A former MSNBC host made a stunning admission about the network and her ability to criticize two-time failed Democratic presidential candidate and former first lady Hillary Clinton.

Krystal Ball, herself a one-time Democratic congressional candidate from Virginia, served as co-host of “The Cycle” from 2012 to 2015 on the left-wing Comcast-owned network. In an interview with top podcaster Joe Rogan, Ball, 41, recounted a 2014 monologue when she urged then U.S. Sen. Clinton (N.Y.) not to try for the 2016 Democratic presidential nomination.

“I did this whole thing that was like, ‘She sold out to Wall Street. People are gonna hate this lady. She’s like the terrible candidate for the moment. Please don’t run,’” Ball said during an appearance last week on “The Joe Rogan Experience.”

“I was allowed to say it,” she said, adding: “I deliver my thing. I did it exactly how I wanted to do it.”

But her advice for the eventual nominee, who then lost to Donald Trump, did not go over well with Phil Griffin, the president of MSNBC at the time, the New York Post reported.

“Afterwards, I get pulled into an office and you know, ‘Great monologue, everything’s fine. But next time you do any commentary on Hillary Clinton, it has to get approved by the President of the network,’” Ball told Rogan.

Ball went on to say that most cable news hosts are not necessarily talented, but they are more often chosen because they “are reliable purveyors of whatever” narrative the network wants to push.

The Post noted further:

Ball had gained national infamy in 2010 while running for office after bloggers published leaked photos showing her posing with a sex toy while at a party when she was in her early 20s.

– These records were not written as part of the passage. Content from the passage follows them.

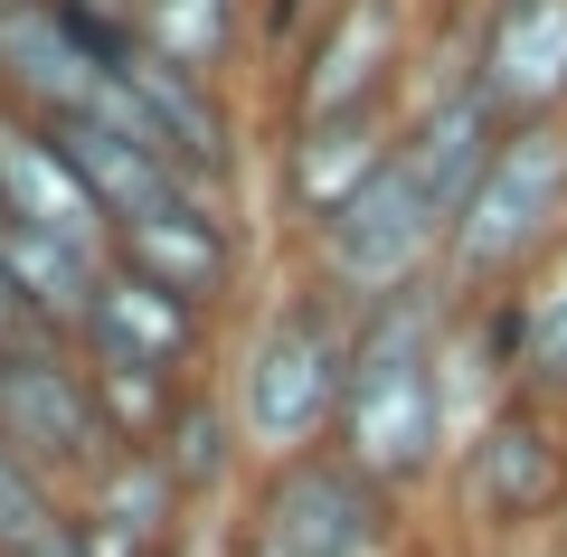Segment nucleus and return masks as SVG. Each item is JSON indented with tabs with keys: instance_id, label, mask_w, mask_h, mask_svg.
<instances>
[{
	"instance_id": "obj_21",
	"label": "nucleus",
	"mask_w": 567,
	"mask_h": 557,
	"mask_svg": "<svg viewBox=\"0 0 567 557\" xmlns=\"http://www.w3.org/2000/svg\"><path fill=\"white\" fill-rule=\"evenodd\" d=\"M66 529V492L58 482H39L10 444H0V557H29L39 538Z\"/></svg>"
},
{
	"instance_id": "obj_13",
	"label": "nucleus",
	"mask_w": 567,
	"mask_h": 557,
	"mask_svg": "<svg viewBox=\"0 0 567 557\" xmlns=\"http://www.w3.org/2000/svg\"><path fill=\"white\" fill-rule=\"evenodd\" d=\"M29 123H39V114H29ZM48 142L76 161V179H85V199L104 208V227L142 218V208H162L171 189H181V171H171V161L142 142L133 95H123V85H104L85 114H48Z\"/></svg>"
},
{
	"instance_id": "obj_24",
	"label": "nucleus",
	"mask_w": 567,
	"mask_h": 557,
	"mask_svg": "<svg viewBox=\"0 0 567 557\" xmlns=\"http://www.w3.org/2000/svg\"><path fill=\"white\" fill-rule=\"evenodd\" d=\"M473 10H483V0H425V20H445V29H464Z\"/></svg>"
},
{
	"instance_id": "obj_25",
	"label": "nucleus",
	"mask_w": 567,
	"mask_h": 557,
	"mask_svg": "<svg viewBox=\"0 0 567 557\" xmlns=\"http://www.w3.org/2000/svg\"><path fill=\"white\" fill-rule=\"evenodd\" d=\"M29 557H76V538L58 529V538H39V548H29Z\"/></svg>"
},
{
	"instance_id": "obj_5",
	"label": "nucleus",
	"mask_w": 567,
	"mask_h": 557,
	"mask_svg": "<svg viewBox=\"0 0 567 557\" xmlns=\"http://www.w3.org/2000/svg\"><path fill=\"white\" fill-rule=\"evenodd\" d=\"M558 237H567V114H539V123H511L502 152L473 179L445 246V293L454 302L511 293Z\"/></svg>"
},
{
	"instance_id": "obj_10",
	"label": "nucleus",
	"mask_w": 567,
	"mask_h": 557,
	"mask_svg": "<svg viewBox=\"0 0 567 557\" xmlns=\"http://www.w3.org/2000/svg\"><path fill=\"white\" fill-rule=\"evenodd\" d=\"M0 444H10L39 482H58L66 501L104 473V454H123V444L104 435V416H95L76 340H29V350L0 359Z\"/></svg>"
},
{
	"instance_id": "obj_12",
	"label": "nucleus",
	"mask_w": 567,
	"mask_h": 557,
	"mask_svg": "<svg viewBox=\"0 0 567 557\" xmlns=\"http://www.w3.org/2000/svg\"><path fill=\"white\" fill-rule=\"evenodd\" d=\"M76 350L85 359H133V369H162V379H208L218 369V321H199L189 302H171L162 283L123 275L104 256V283L76 321Z\"/></svg>"
},
{
	"instance_id": "obj_6",
	"label": "nucleus",
	"mask_w": 567,
	"mask_h": 557,
	"mask_svg": "<svg viewBox=\"0 0 567 557\" xmlns=\"http://www.w3.org/2000/svg\"><path fill=\"white\" fill-rule=\"evenodd\" d=\"M445 246H454V208L425 189L416 161H388L350 208H331L312 237H293V265H303L322 293H341L350 312H379L398 293H425L445 283Z\"/></svg>"
},
{
	"instance_id": "obj_18",
	"label": "nucleus",
	"mask_w": 567,
	"mask_h": 557,
	"mask_svg": "<svg viewBox=\"0 0 567 557\" xmlns=\"http://www.w3.org/2000/svg\"><path fill=\"white\" fill-rule=\"evenodd\" d=\"M76 510H95V519H114V529L152 538L162 557H189V529H199L189 492L171 482V463L152 454V444H123V454H104V473L76 492Z\"/></svg>"
},
{
	"instance_id": "obj_16",
	"label": "nucleus",
	"mask_w": 567,
	"mask_h": 557,
	"mask_svg": "<svg viewBox=\"0 0 567 557\" xmlns=\"http://www.w3.org/2000/svg\"><path fill=\"white\" fill-rule=\"evenodd\" d=\"M133 39H142V58L208 76V85H237V95H246V76H265L246 0H133Z\"/></svg>"
},
{
	"instance_id": "obj_11",
	"label": "nucleus",
	"mask_w": 567,
	"mask_h": 557,
	"mask_svg": "<svg viewBox=\"0 0 567 557\" xmlns=\"http://www.w3.org/2000/svg\"><path fill=\"white\" fill-rule=\"evenodd\" d=\"M464 85L502 123L567 114V0H483L464 20Z\"/></svg>"
},
{
	"instance_id": "obj_20",
	"label": "nucleus",
	"mask_w": 567,
	"mask_h": 557,
	"mask_svg": "<svg viewBox=\"0 0 567 557\" xmlns=\"http://www.w3.org/2000/svg\"><path fill=\"white\" fill-rule=\"evenodd\" d=\"M511 302H520V388L567 406V237L511 283Z\"/></svg>"
},
{
	"instance_id": "obj_8",
	"label": "nucleus",
	"mask_w": 567,
	"mask_h": 557,
	"mask_svg": "<svg viewBox=\"0 0 567 557\" xmlns=\"http://www.w3.org/2000/svg\"><path fill=\"white\" fill-rule=\"evenodd\" d=\"M104 256H114L123 275L162 283L171 302H189V312L218 321V331L256 302V293H246V283H256V218H246L237 189H199V179H181L162 208L123 218Z\"/></svg>"
},
{
	"instance_id": "obj_2",
	"label": "nucleus",
	"mask_w": 567,
	"mask_h": 557,
	"mask_svg": "<svg viewBox=\"0 0 567 557\" xmlns=\"http://www.w3.org/2000/svg\"><path fill=\"white\" fill-rule=\"evenodd\" d=\"M350 312L341 293L293 265L275 275L256 302L237 312V340H227V416L246 435V463H293V454H322L331 444V416H341V379H350Z\"/></svg>"
},
{
	"instance_id": "obj_7",
	"label": "nucleus",
	"mask_w": 567,
	"mask_h": 557,
	"mask_svg": "<svg viewBox=\"0 0 567 557\" xmlns=\"http://www.w3.org/2000/svg\"><path fill=\"white\" fill-rule=\"evenodd\" d=\"M425 39H435L425 0H322L312 29L265 76V123L350 114V104H406V76H416Z\"/></svg>"
},
{
	"instance_id": "obj_15",
	"label": "nucleus",
	"mask_w": 567,
	"mask_h": 557,
	"mask_svg": "<svg viewBox=\"0 0 567 557\" xmlns=\"http://www.w3.org/2000/svg\"><path fill=\"white\" fill-rule=\"evenodd\" d=\"M0 227H39V237H76V246H114L104 208L85 199L76 161L48 142V123L0 114Z\"/></svg>"
},
{
	"instance_id": "obj_1",
	"label": "nucleus",
	"mask_w": 567,
	"mask_h": 557,
	"mask_svg": "<svg viewBox=\"0 0 567 557\" xmlns=\"http://www.w3.org/2000/svg\"><path fill=\"white\" fill-rule=\"evenodd\" d=\"M454 435H464V406H454V293L425 283V293L360 312L331 454L360 463L369 482H388L398 501H425L454 463Z\"/></svg>"
},
{
	"instance_id": "obj_14",
	"label": "nucleus",
	"mask_w": 567,
	"mask_h": 557,
	"mask_svg": "<svg viewBox=\"0 0 567 557\" xmlns=\"http://www.w3.org/2000/svg\"><path fill=\"white\" fill-rule=\"evenodd\" d=\"M104 85L114 76L76 48L58 0H0V114H85Z\"/></svg>"
},
{
	"instance_id": "obj_3",
	"label": "nucleus",
	"mask_w": 567,
	"mask_h": 557,
	"mask_svg": "<svg viewBox=\"0 0 567 557\" xmlns=\"http://www.w3.org/2000/svg\"><path fill=\"white\" fill-rule=\"evenodd\" d=\"M406 538H416V501H398L322 444V454L246 473L218 557H406Z\"/></svg>"
},
{
	"instance_id": "obj_9",
	"label": "nucleus",
	"mask_w": 567,
	"mask_h": 557,
	"mask_svg": "<svg viewBox=\"0 0 567 557\" xmlns=\"http://www.w3.org/2000/svg\"><path fill=\"white\" fill-rule=\"evenodd\" d=\"M406 104H350V114H303V123H265V208L284 237H312L331 208H350L369 179L398 161Z\"/></svg>"
},
{
	"instance_id": "obj_17",
	"label": "nucleus",
	"mask_w": 567,
	"mask_h": 557,
	"mask_svg": "<svg viewBox=\"0 0 567 557\" xmlns=\"http://www.w3.org/2000/svg\"><path fill=\"white\" fill-rule=\"evenodd\" d=\"M152 454L171 463V482L189 492V510H218V501H237L246 492V435H237V416H227V388L218 379H199L181 406H171V425H162V444Z\"/></svg>"
},
{
	"instance_id": "obj_23",
	"label": "nucleus",
	"mask_w": 567,
	"mask_h": 557,
	"mask_svg": "<svg viewBox=\"0 0 567 557\" xmlns=\"http://www.w3.org/2000/svg\"><path fill=\"white\" fill-rule=\"evenodd\" d=\"M29 340H58V331H48V321L29 312V293L10 283V265H0V359H10V350H29Z\"/></svg>"
},
{
	"instance_id": "obj_19",
	"label": "nucleus",
	"mask_w": 567,
	"mask_h": 557,
	"mask_svg": "<svg viewBox=\"0 0 567 557\" xmlns=\"http://www.w3.org/2000/svg\"><path fill=\"white\" fill-rule=\"evenodd\" d=\"M0 265H10V283L29 293V312H39L48 331H58V340H76L85 302H95V283H104V246L39 237V227H0Z\"/></svg>"
},
{
	"instance_id": "obj_4",
	"label": "nucleus",
	"mask_w": 567,
	"mask_h": 557,
	"mask_svg": "<svg viewBox=\"0 0 567 557\" xmlns=\"http://www.w3.org/2000/svg\"><path fill=\"white\" fill-rule=\"evenodd\" d=\"M445 510H454V538L483 548V557L558 529L567 519V406L529 398V388H511L502 406H483L454 435Z\"/></svg>"
},
{
	"instance_id": "obj_22",
	"label": "nucleus",
	"mask_w": 567,
	"mask_h": 557,
	"mask_svg": "<svg viewBox=\"0 0 567 557\" xmlns=\"http://www.w3.org/2000/svg\"><path fill=\"white\" fill-rule=\"evenodd\" d=\"M312 10H322V0H246V29H256V66H265V76H275L284 48L312 29Z\"/></svg>"
}]
</instances>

Since leaving MSNBC, the Democrat formed a PAC backing progressive candidates and launched the podcast “Breaking Points with Saagar Enjeti,” with whom she appeared on Rogan’s show.

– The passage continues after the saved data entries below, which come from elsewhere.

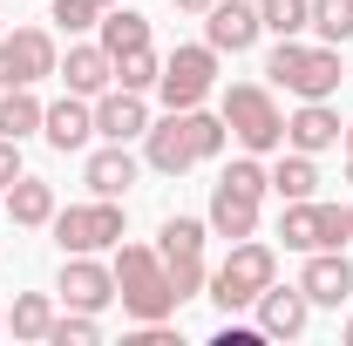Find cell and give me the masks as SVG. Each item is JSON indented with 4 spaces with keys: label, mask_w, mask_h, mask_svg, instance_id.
<instances>
[{
    "label": "cell",
    "mask_w": 353,
    "mask_h": 346,
    "mask_svg": "<svg viewBox=\"0 0 353 346\" xmlns=\"http://www.w3.org/2000/svg\"><path fill=\"white\" fill-rule=\"evenodd\" d=\"M204 238H211V224L204 217H170L163 231H157V258H163V272H170L176 299H197L204 292Z\"/></svg>",
    "instance_id": "6"
},
{
    "label": "cell",
    "mask_w": 353,
    "mask_h": 346,
    "mask_svg": "<svg viewBox=\"0 0 353 346\" xmlns=\"http://www.w3.org/2000/svg\"><path fill=\"white\" fill-rule=\"evenodd\" d=\"M61 68V54H54V34L48 28H14V34H0V88H34L41 75Z\"/></svg>",
    "instance_id": "9"
},
{
    "label": "cell",
    "mask_w": 353,
    "mask_h": 346,
    "mask_svg": "<svg viewBox=\"0 0 353 346\" xmlns=\"http://www.w3.org/2000/svg\"><path fill=\"white\" fill-rule=\"evenodd\" d=\"M88 190H95V197H123V190H130L136 183V156H130V143H102V150H95V156H88Z\"/></svg>",
    "instance_id": "20"
},
{
    "label": "cell",
    "mask_w": 353,
    "mask_h": 346,
    "mask_svg": "<svg viewBox=\"0 0 353 346\" xmlns=\"http://www.w3.org/2000/svg\"><path fill=\"white\" fill-rule=\"evenodd\" d=\"M299 292H306L312 305H347V299H353V265L340 258V252H306Z\"/></svg>",
    "instance_id": "17"
},
{
    "label": "cell",
    "mask_w": 353,
    "mask_h": 346,
    "mask_svg": "<svg viewBox=\"0 0 353 346\" xmlns=\"http://www.w3.org/2000/svg\"><path fill=\"white\" fill-rule=\"evenodd\" d=\"M279 278V252L259 245V238H238L231 245V258L204 278V299L218 305V312H245V305H259V292Z\"/></svg>",
    "instance_id": "3"
},
{
    "label": "cell",
    "mask_w": 353,
    "mask_h": 346,
    "mask_svg": "<svg viewBox=\"0 0 353 346\" xmlns=\"http://www.w3.org/2000/svg\"><path fill=\"white\" fill-rule=\"evenodd\" d=\"M157 75H163V61H157V48H130V54H116V88H157Z\"/></svg>",
    "instance_id": "26"
},
{
    "label": "cell",
    "mask_w": 353,
    "mask_h": 346,
    "mask_svg": "<svg viewBox=\"0 0 353 346\" xmlns=\"http://www.w3.org/2000/svg\"><path fill=\"white\" fill-rule=\"evenodd\" d=\"M259 21L285 41V34H299V28H312V0H259Z\"/></svg>",
    "instance_id": "27"
},
{
    "label": "cell",
    "mask_w": 353,
    "mask_h": 346,
    "mask_svg": "<svg viewBox=\"0 0 353 346\" xmlns=\"http://www.w3.org/2000/svg\"><path fill=\"white\" fill-rule=\"evenodd\" d=\"M54 75L68 82V95H102V88H116V54H109L102 41H75L68 54H61Z\"/></svg>",
    "instance_id": "16"
},
{
    "label": "cell",
    "mask_w": 353,
    "mask_h": 346,
    "mask_svg": "<svg viewBox=\"0 0 353 346\" xmlns=\"http://www.w3.org/2000/svg\"><path fill=\"white\" fill-rule=\"evenodd\" d=\"M347 176H353V150H347Z\"/></svg>",
    "instance_id": "34"
},
{
    "label": "cell",
    "mask_w": 353,
    "mask_h": 346,
    "mask_svg": "<svg viewBox=\"0 0 353 346\" xmlns=\"http://www.w3.org/2000/svg\"><path fill=\"white\" fill-rule=\"evenodd\" d=\"M54 292L75 312H102V305H116V272L95 265V252H61V285Z\"/></svg>",
    "instance_id": "11"
},
{
    "label": "cell",
    "mask_w": 353,
    "mask_h": 346,
    "mask_svg": "<svg viewBox=\"0 0 353 346\" xmlns=\"http://www.w3.org/2000/svg\"><path fill=\"white\" fill-rule=\"evenodd\" d=\"M143 130H150V109H143L136 88H102L95 95V136L102 143H136Z\"/></svg>",
    "instance_id": "12"
},
{
    "label": "cell",
    "mask_w": 353,
    "mask_h": 346,
    "mask_svg": "<svg viewBox=\"0 0 353 346\" xmlns=\"http://www.w3.org/2000/svg\"><path fill=\"white\" fill-rule=\"evenodd\" d=\"M272 190L292 204V197H312L319 190V170H312V156L306 150H292V156H279V170H272Z\"/></svg>",
    "instance_id": "25"
},
{
    "label": "cell",
    "mask_w": 353,
    "mask_h": 346,
    "mask_svg": "<svg viewBox=\"0 0 353 346\" xmlns=\"http://www.w3.org/2000/svg\"><path fill=\"white\" fill-rule=\"evenodd\" d=\"M285 143H292V150H306V156H319V150L347 143V123H340L326 102H299V116L285 123Z\"/></svg>",
    "instance_id": "19"
},
{
    "label": "cell",
    "mask_w": 353,
    "mask_h": 346,
    "mask_svg": "<svg viewBox=\"0 0 353 346\" xmlns=\"http://www.w3.org/2000/svg\"><path fill=\"white\" fill-rule=\"evenodd\" d=\"M279 238H285V252H340L353 238V224L340 204H312V197H292L285 211H279Z\"/></svg>",
    "instance_id": "8"
},
{
    "label": "cell",
    "mask_w": 353,
    "mask_h": 346,
    "mask_svg": "<svg viewBox=\"0 0 353 346\" xmlns=\"http://www.w3.org/2000/svg\"><path fill=\"white\" fill-rule=\"evenodd\" d=\"M123 238H130V231H123V204H116V197L54 211V245H61V252H116Z\"/></svg>",
    "instance_id": "7"
},
{
    "label": "cell",
    "mask_w": 353,
    "mask_h": 346,
    "mask_svg": "<svg viewBox=\"0 0 353 346\" xmlns=\"http://www.w3.org/2000/svg\"><path fill=\"white\" fill-rule=\"evenodd\" d=\"M41 136H48V150H82L88 136H95V109H88V95H61V102H48V116H41Z\"/></svg>",
    "instance_id": "18"
},
{
    "label": "cell",
    "mask_w": 353,
    "mask_h": 346,
    "mask_svg": "<svg viewBox=\"0 0 353 346\" xmlns=\"http://www.w3.org/2000/svg\"><path fill=\"white\" fill-rule=\"evenodd\" d=\"M224 116H204V102L197 109H170L163 123H150L143 130V156H150V170H163V176H183L190 163H211L224 150Z\"/></svg>",
    "instance_id": "1"
},
{
    "label": "cell",
    "mask_w": 353,
    "mask_h": 346,
    "mask_svg": "<svg viewBox=\"0 0 353 346\" xmlns=\"http://www.w3.org/2000/svg\"><path fill=\"white\" fill-rule=\"evenodd\" d=\"M218 116H224V130L238 136V150H252V156H265V150L285 143V116H279V102H272L259 82H231Z\"/></svg>",
    "instance_id": "5"
},
{
    "label": "cell",
    "mask_w": 353,
    "mask_h": 346,
    "mask_svg": "<svg viewBox=\"0 0 353 346\" xmlns=\"http://www.w3.org/2000/svg\"><path fill=\"white\" fill-rule=\"evenodd\" d=\"M347 224H353V204H347Z\"/></svg>",
    "instance_id": "38"
},
{
    "label": "cell",
    "mask_w": 353,
    "mask_h": 346,
    "mask_svg": "<svg viewBox=\"0 0 353 346\" xmlns=\"http://www.w3.org/2000/svg\"><path fill=\"white\" fill-rule=\"evenodd\" d=\"M312 28H319V41H353V0H312Z\"/></svg>",
    "instance_id": "28"
},
{
    "label": "cell",
    "mask_w": 353,
    "mask_h": 346,
    "mask_svg": "<svg viewBox=\"0 0 353 346\" xmlns=\"http://www.w3.org/2000/svg\"><path fill=\"white\" fill-rule=\"evenodd\" d=\"M347 346H353V319H347Z\"/></svg>",
    "instance_id": "36"
},
{
    "label": "cell",
    "mask_w": 353,
    "mask_h": 346,
    "mask_svg": "<svg viewBox=\"0 0 353 346\" xmlns=\"http://www.w3.org/2000/svg\"><path fill=\"white\" fill-rule=\"evenodd\" d=\"M116 299H123V312L130 319H170L176 305V285H170V272H163V258L150 252V245H116Z\"/></svg>",
    "instance_id": "2"
},
{
    "label": "cell",
    "mask_w": 353,
    "mask_h": 346,
    "mask_svg": "<svg viewBox=\"0 0 353 346\" xmlns=\"http://www.w3.org/2000/svg\"><path fill=\"white\" fill-rule=\"evenodd\" d=\"M102 340V326H95V312H54V333H48V346H95Z\"/></svg>",
    "instance_id": "29"
},
{
    "label": "cell",
    "mask_w": 353,
    "mask_h": 346,
    "mask_svg": "<svg viewBox=\"0 0 353 346\" xmlns=\"http://www.w3.org/2000/svg\"><path fill=\"white\" fill-rule=\"evenodd\" d=\"M102 48H109V54L150 48V21H143L136 7H109V14H102Z\"/></svg>",
    "instance_id": "24"
},
{
    "label": "cell",
    "mask_w": 353,
    "mask_h": 346,
    "mask_svg": "<svg viewBox=\"0 0 353 346\" xmlns=\"http://www.w3.org/2000/svg\"><path fill=\"white\" fill-rule=\"evenodd\" d=\"M7 217L14 224H54V183H41V176H14L7 183Z\"/></svg>",
    "instance_id": "21"
},
{
    "label": "cell",
    "mask_w": 353,
    "mask_h": 346,
    "mask_svg": "<svg viewBox=\"0 0 353 346\" xmlns=\"http://www.w3.org/2000/svg\"><path fill=\"white\" fill-rule=\"evenodd\" d=\"M0 333H7V312H0Z\"/></svg>",
    "instance_id": "37"
},
{
    "label": "cell",
    "mask_w": 353,
    "mask_h": 346,
    "mask_svg": "<svg viewBox=\"0 0 353 346\" xmlns=\"http://www.w3.org/2000/svg\"><path fill=\"white\" fill-rule=\"evenodd\" d=\"M176 7H183V14H211L218 0H176Z\"/></svg>",
    "instance_id": "32"
},
{
    "label": "cell",
    "mask_w": 353,
    "mask_h": 346,
    "mask_svg": "<svg viewBox=\"0 0 353 346\" xmlns=\"http://www.w3.org/2000/svg\"><path fill=\"white\" fill-rule=\"evenodd\" d=\"M265 75H272L279 88H292L299 102H326V95L340 88V48H333V41L306 48L299 34H285V41L272 48V61H265Z\"/></svg>",
    "instance_id": "4"
},
{
    "label": "cell",
    "mask_w": 353,
    "mask_h": 346,
    "mask_svg": "<svg viewBox=\"0 0 353 346\" xmlns=\"http://www.w3.org/2000/svg\"><path fill=\"white\" fill-rule=\"evenodd\" d=\"M259 34H265V21H259V7H245V0H218L204 14V41L218 48V54H245Z\"/></svg>",
    "instance_id": "13"
},
{
    "label": "cell",
    "mask_w": 353,
    "mask_h": 346,
    "mask_svg": "<svg viewBox=\"0 0 353 346\" xmlns=\"http://www.w3.org/2000/svg\"><path fill=\"white\" fill-rule=\"evenodd\" d=\"M41 102H34V88H7L0 95V136H14V143H28V136L41 130Z\"/></svg>",
    "instance_id": "23"
},
{
    "label": "cell",
    "mask_w": 353,
    "mask_h": 346,
    "mask_svg": "<svg viewBox=\"0 0 353 346\" xmlns=\"http://www.w3.org/2000/svg\"><path fill=\"white\" fill-rule=\"evenodd\" d=\"M7 333H14V340H48V333H54V299H48V292H21L14 312H7Z\"/></svg>",
    "instance_id": "22"
},
{
    "label": "cell",
    "mask_w": 353,
    "mask_h": 346,
    "mask_svg": "<svg viewBox=\"0 0 353 346\" xmlns=\"http://www.w3.org/2000/svg\"><path fill=\"white\" fill-rule=\"evenodd\" d=\"M259 190H238V183H224L218 176V190H211V217H204V224H211V238H231V245H238V238H252V231H259Z\"/></svg>",
    "instance_id": "15"
},
{
    "label": "cell",
    "mask_w": 353,
    "mask_h": 346,
    "mask_svg": "<svg viewBox=\"0 0 353 346\" xmlns=\"http://www.w3.org/2000/svg\"><path fill=\"white\" fill-rule=\"evenodd\" d=\"M306 319H312V299L299 292V285L279 292V278H272V285L259 292V333H265V340H299Z\"/></svg>",
    "instance_id": "14"
},
{
    "label": "cell",
    "mask_w": 353,
    "mask_h": 346,
    "mask_svg": "<svg viewBox=\"0 0 353 346\" xmlns=\"http://www.w3.org/2000/svg\"><path fill=\"white\" fill-rule=\"evenodd\" d=\"M157 88H163V102L170 109H197L211 88H218V48H176L170 61H163V75H157Z\"/></svg>",
    "instance_id": "10"
},
{
    "label": "cell",
    "mask_w": 353,
    "mask_h": 346,
    "mask_svg": "<svg viewBox=\"0 0 353 346\" xmlns=\"http://www.w3.org/2000/svg\"><path fill=\"white\" fill-rule=\"evenodd\" d=\"M95 7H102V14H109V7H123V0H95Z\"/></svg>",
    "instance_id": "33"
},
{
    "label": "cell",
    "mask_w": 353,
    "mask_h": 346,
    "mask_svg": "<svg viewBox=\"0 0 353 346\" xmlns=\"http://www.w3.org/2000/svg\"><path fill=\"white\" fill-rule=\"evenodd\" d=\"M347 150H353V123H347Z\"/></svg>",
    "instance_id": "35"
},
{
    "label": "cell",
    "mask_w": 353,
    "mask_h": 346,
    "mask_svg": "<svg viewBox=\"0 0 353 346\" xmlns=\"http://www.w3.org/2000/svg\"><path fill=\"white\" fill-rule=\"evenodd\" d=\"M95 0H48V21H61V34H82V28H95Z\"/></svg>",
    "instance_id": "30"
},
{
    "label": "cell",
    "mask_w": 353,
    "mask_h": 346,
    "mask_svg": "<svg viewBox=\"0 0 353 346\" xmlns=\"http://www.w3.org/2000/svg\"><path fill=\"white\" fill-rule=\"evenodd\" d=\"M14 176H28V170H21V143H14V136H0V190H7Z\"/></svg>",
    "instance_id": "31"
}]
</instances>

“Listen, I’m a human being,” she added. “I’m sure I responded to the incentives of that system, like, ‘God, I don’t want to get in trouble with the boss.’”

“For sure,” Rogan responded.

“That’s the way that it works [in cable news],” she added. “Oftentimes, people [who work at the network] know where the boundaries are. They know what they’re allowed to say. So they don’t need that direct intervention of censorship.”

The former host noted further that most people who work in cable news “aren’t really there because they’re talented.”

“They’re there because they are reliable purveyors of whatever it is that that network wants to purvey,” Ball said. “That’s ultimately why they get the job, and they understand the parameters of the task.”